His friends brought him, and he felt they were well aware of this, no relief, indeed made things, if this were possible, worse, by their assiduous attention and concern, their avoidance of painful topics, together with their implied indignation on his behalf. They wanted him to fight; or rather they wanted to do something, for which they required his support or imprimatur. The polite indifferent silence of his office colleagues irritated him less. Gerard and Rose continued to invite him to lunch, to dinner, to drinks, to the theatre, although he consistently and formally refused. Rose rang at carefully timed intervals and asked if she could drop in. Sometimes, not to be too boorish, he said yes, and she came with flowers, stayed for a drink, talked to him about indifferent matters (the news, a film, a book, her new dress) and looked at him with her gentle persuasive loving blue eyes in a way which made him want to scream. She had also lately reminded him of two forthcoming events at which his presence was traditional, the Guy Fawkes night party at Gerard’s, and the Reading Party at Rose’s country house, Boyars. Duncan to stop her talking about these festivals, which he had for so long attended with Jean, said he would come. Gerard, who evidently felt it his duty to force his company on his suffering friend, turned up more often, suggesting or announcing his arrival on various evenings just after Duncan’s return from the office, staying for an hour, never for supper, to which Duncan never invited him. Gerard too talked of indifferent matters, the news, government policy, office life, but also at intervals made openings, ignored by Duncan, for discussion of ‘the situation’. Jenkin did not come. He sent one letter in which he sent his love and said that, as Duncan knew, he would be very glad to see Duncan, if Duncan ever wished, either at his house or at Duncan’s. After that he sent a few picture postcards, selected at the British Museum, mostly with classical Greek subjects, vaguely mentioning a possible meeting sometime. Duncan
did not reply, but he kept the postcards.
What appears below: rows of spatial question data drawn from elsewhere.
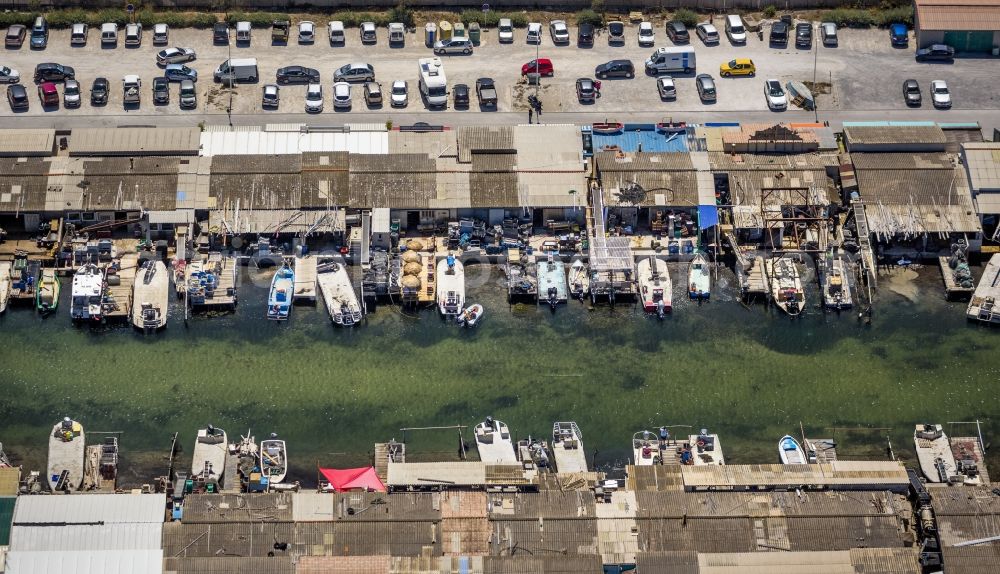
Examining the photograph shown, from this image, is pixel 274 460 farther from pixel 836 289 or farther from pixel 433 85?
pixel 836 289

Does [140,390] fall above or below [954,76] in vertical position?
below

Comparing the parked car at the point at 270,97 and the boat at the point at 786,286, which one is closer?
the boat at the point at 786,286

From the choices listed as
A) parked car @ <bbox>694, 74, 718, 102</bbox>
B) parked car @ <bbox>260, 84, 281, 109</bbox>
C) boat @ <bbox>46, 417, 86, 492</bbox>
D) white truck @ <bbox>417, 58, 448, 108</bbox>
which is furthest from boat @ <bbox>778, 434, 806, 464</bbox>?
parked car @ <bbox>260, 84, 281, 109</bbox>

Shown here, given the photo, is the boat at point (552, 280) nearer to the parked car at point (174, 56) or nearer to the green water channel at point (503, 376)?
the green water channel at point (503, 376)

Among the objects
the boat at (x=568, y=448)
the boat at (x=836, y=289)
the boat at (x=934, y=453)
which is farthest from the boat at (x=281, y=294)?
the boat at (x=934, y=453)

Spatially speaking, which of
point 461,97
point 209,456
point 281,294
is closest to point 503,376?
point 281,294

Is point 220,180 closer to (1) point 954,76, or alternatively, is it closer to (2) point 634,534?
(2) point 634,534

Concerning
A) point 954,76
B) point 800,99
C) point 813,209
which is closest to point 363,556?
point 813,209
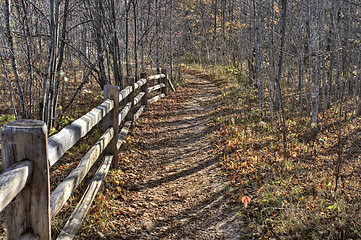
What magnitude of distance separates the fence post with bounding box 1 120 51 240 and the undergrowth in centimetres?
245

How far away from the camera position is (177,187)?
502cm

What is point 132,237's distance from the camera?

Most evenings, therefore, since he tolerated no other visitors, Duncan was alone and spent the time drinking whisky. He had cashiered the cleaning woman and allowed the flat to descend into a disorder which he occasionally ameliorated for Rose’s benefit and lest she should insist on dealing with it herself. He had endeavoured to strip the flat of any traces of Jean’s presence. Soon after her defection Jean had returned during the day and removed her jewellery, a lot of her clothes and cosmetics, some books, some objects from her childhood home; but much of her had remained. Duncan gave away her remaining clothes to a charity shop, smashed or burnt a number of other things, and put away some books and pictures into his little study and locked the door. The places where these things had been remained however but too visible. He also gave away the china which she had bought and they had used, and brought out instead some Edwardian china which had belonged to his mother and which Jean had condemned as ‘pretty-pretty’. He ate lunch in the office canteen and made himself a snack supper at home, drinking and watching television. He searched the programmes looking for disasters, earthquakes, nuclear accidents, floods, famines, murders, kidnappings, torture. He watched thrillers, especially violent ones. He shunned anything romantic or about animals. He had used to enjoy concerts and opera, but now hated to hear serious music, even a few bars of it would make him curse and reach for the switch. Bedtime was terrible. He took sleeping pills of course and not always with success. We are told to go to our grave as to a bed. Duncan went to his bed as to a grave, but one in which he lay active, struggling, suffocating, weeping.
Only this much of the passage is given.